**Trecho selecionado**

•••

Portanto, a possibilidade de o juiz flexibilizar o procedimento instituído em lei, modificando-o a fim de concretizar o direito à tutela judicial efetiva mediante intervenções na área de proteção de direitos fundamentais componentes do devido processo constitui nítida ilegalidade, não se tratando, pois, de intervenção em direitos fundamentais ainda que sob o pretexto de estar constitucionalmente justificadas. A Constituição fala em devido processo legal, o que reforça uma reserva legal em favor dos direitos fundamentais que lhe são a essência do devido processo. Logo, quando o juiz se desvia do procedimento instituído pelo legislador (ao qual ele está submetido) e tenta reescrevê-lo, há uma ilegalidade. A lei, sob essa perspectiva, é o primeiro elemento de proteção do devido processo. Interferências judiciais na esfera individual fora do âmbito da legalidade constituem atos de puro arbítrio.

Nota-se, desse modo, que o respeito ao procedimento instituído em lei não representa uma indiferença ao direito material. Além disso, conforme referido no item 2, a existência de mecanismos de tutela jurisdicional que permitem certa adaptabilidade às circunstâncias do caso concreto nada tem a ver com flexibilização do procedimento. Aí a importância das já mencionadas lições de Calmon de Passos para evitar confusões. Do mesmo modo, não há como conceber no §2.º do art. 327 do CPC uma fonte autorizadora da flexibilização do procedimento pelo juiz. Na verdade, referido dispositivo somente permite que eventuais peculiaridades procedimentais estabelecidas pelo legislador sejam incorporadas ao procedimento comum quando houver cumulação de ações de direito material. Somente isso e nada mais! Portanto, ao criticar a flexibilização do procedimento pelo juiz, o que faz a garantística é defender a legalidade e o respeito aos direitos fundamentais, notadamente aqueles que caracterizam o devido processo legal.

 

5 A experiência do direito comparado: como a flexibilização procedimental dentro de limites estabelecidos em lei não se confunde com a construção do procedimento pelo juiz

 

Não é nosso objetivo realizar, aqui, um juízo crítico acerca das experiências do direito comparado no tocante à temática da flexibilização procedimental e seu comprometimento com o gerencialismo processual[47] e uma visão liberal-social ou neoliberal de processo, representativa de espécie de “neo-ativismo gerencial”[48], cuja marca são os três “es” do New Public Management dos ingleses e do Global Public Management dos americanos: economia, eficiência e efetividade[49]. O que pretendemos ressaltar nas linhas a seguir é que o modelo de flexibilização procedimental adotado tanto na Inglaterra quanto na França passa muito longe da possibilidade de que o juiz possa amoldar o procedimento ao caso concreto sem critérios e limites bastante específicos.

Na Inglaterra, o estágio final da fase preparatória da causa (que corresponderia ao saneamento e organização do procedimento do art. 357 do CPC brasileiro) é marcada pela “allocation”, que consiste em um dever da autoridade judiciária, que é desenvolvido com base em informações fornecidas pelas partes, mediante uma espécie de questionário (allocation questionnaire)[50], no qual devem informar todos os elementos relevantes para a escolha do percurso adequado para a causa[51], a fim de que seja escolhido o caminho mais adequado para o caso concreto[52], a saber: o small claims track, o fast track e o multi-track.

•••

**Atividades propostas**
**1)** Transcreva literalmente a parte do trecho sobre a flexibilização procedimental situada entre "Não é nosso" e "limites bastante específicos.", inclusive.
**2)** Indique se cada afirmação a seguir está de acordo com o trecho sobre a flexibilização procedimental, respondendo sim ou não e citando literalmente as palavras do trecho que decidem a questão: (a) a Constituição fala em devido processo legal; (b) o §2.º do art. 327 do CPC autoriza o juiz a flexibilizar o procedimento; (c) na Inglaterra, a "allocation" consiste em um dever das partes.

•••

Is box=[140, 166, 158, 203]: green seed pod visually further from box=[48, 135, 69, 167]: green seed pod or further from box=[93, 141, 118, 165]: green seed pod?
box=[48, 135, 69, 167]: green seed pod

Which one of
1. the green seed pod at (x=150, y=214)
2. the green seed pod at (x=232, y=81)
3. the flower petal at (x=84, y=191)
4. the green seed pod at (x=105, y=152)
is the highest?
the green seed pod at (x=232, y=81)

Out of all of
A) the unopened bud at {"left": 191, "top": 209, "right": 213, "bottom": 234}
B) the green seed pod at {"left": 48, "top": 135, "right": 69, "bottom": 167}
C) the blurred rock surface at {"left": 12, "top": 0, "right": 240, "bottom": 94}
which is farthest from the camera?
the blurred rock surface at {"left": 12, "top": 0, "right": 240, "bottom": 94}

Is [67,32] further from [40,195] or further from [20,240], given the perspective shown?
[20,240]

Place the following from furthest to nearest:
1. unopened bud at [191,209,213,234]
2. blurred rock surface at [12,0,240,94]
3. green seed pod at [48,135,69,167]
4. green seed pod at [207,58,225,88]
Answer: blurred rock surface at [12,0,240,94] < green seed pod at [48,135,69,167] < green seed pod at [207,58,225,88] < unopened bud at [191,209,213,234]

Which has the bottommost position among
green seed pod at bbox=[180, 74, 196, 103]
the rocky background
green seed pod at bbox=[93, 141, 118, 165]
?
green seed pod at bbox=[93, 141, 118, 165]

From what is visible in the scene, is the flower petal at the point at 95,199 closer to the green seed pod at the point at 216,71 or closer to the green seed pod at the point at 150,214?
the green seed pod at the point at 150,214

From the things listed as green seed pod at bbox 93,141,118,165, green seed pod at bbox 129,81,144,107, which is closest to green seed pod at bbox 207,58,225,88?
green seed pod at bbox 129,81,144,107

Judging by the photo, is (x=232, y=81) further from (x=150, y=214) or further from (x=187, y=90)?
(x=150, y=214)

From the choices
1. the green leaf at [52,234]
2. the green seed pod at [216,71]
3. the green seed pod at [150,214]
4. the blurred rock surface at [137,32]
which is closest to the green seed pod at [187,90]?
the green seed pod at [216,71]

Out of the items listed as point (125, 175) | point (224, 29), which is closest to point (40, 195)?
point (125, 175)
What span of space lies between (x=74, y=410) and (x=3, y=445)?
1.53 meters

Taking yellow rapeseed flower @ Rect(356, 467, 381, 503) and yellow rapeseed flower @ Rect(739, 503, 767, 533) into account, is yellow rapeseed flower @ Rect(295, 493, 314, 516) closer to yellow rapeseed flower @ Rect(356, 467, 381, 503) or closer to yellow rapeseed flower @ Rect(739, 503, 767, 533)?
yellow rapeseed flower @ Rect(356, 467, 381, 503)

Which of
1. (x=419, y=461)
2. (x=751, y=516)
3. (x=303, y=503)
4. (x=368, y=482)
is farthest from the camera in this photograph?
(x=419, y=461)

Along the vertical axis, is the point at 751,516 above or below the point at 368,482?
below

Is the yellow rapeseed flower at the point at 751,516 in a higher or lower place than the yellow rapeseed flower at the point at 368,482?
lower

•••

**Resolução dos exercícios**
**1)**
Não é nosso objetivo realizar, aqui, um juízo crítico acerca das experiências do direito comparado no tocante à temática da flexibilização procedimental e seu comprometimento com o gerencialismo processual[47] e uma visão liberal-social ou neoliberal de processo, representativa de espécie de “neo-ativismo gerencial”[48], cuja marca são os três “es” do New Public Management dos ingleses e do Global Public Management dos americanos: economia, eficiência e efetividade[49]. O que pretendemos ressaltar nas linhas a seguir é que o modelo de flexibilização procedimental adotado tanto na Inglaterra quanto na França passa muito longe da possibilidade de que o juiz possa amoldar o procedimento ao caso concreto sem critérios e limites bastante específicos.

**2)**
(a) Sim: "A Constituição fala em devido processo legal".
(b) Não: "não há como conceber no §2.º do art. 327 do CPC uma fonte autorizadora da flexibilização do procedimento pelo juiz".
(c) Não: "consiste em um dever da autoridade judiciária".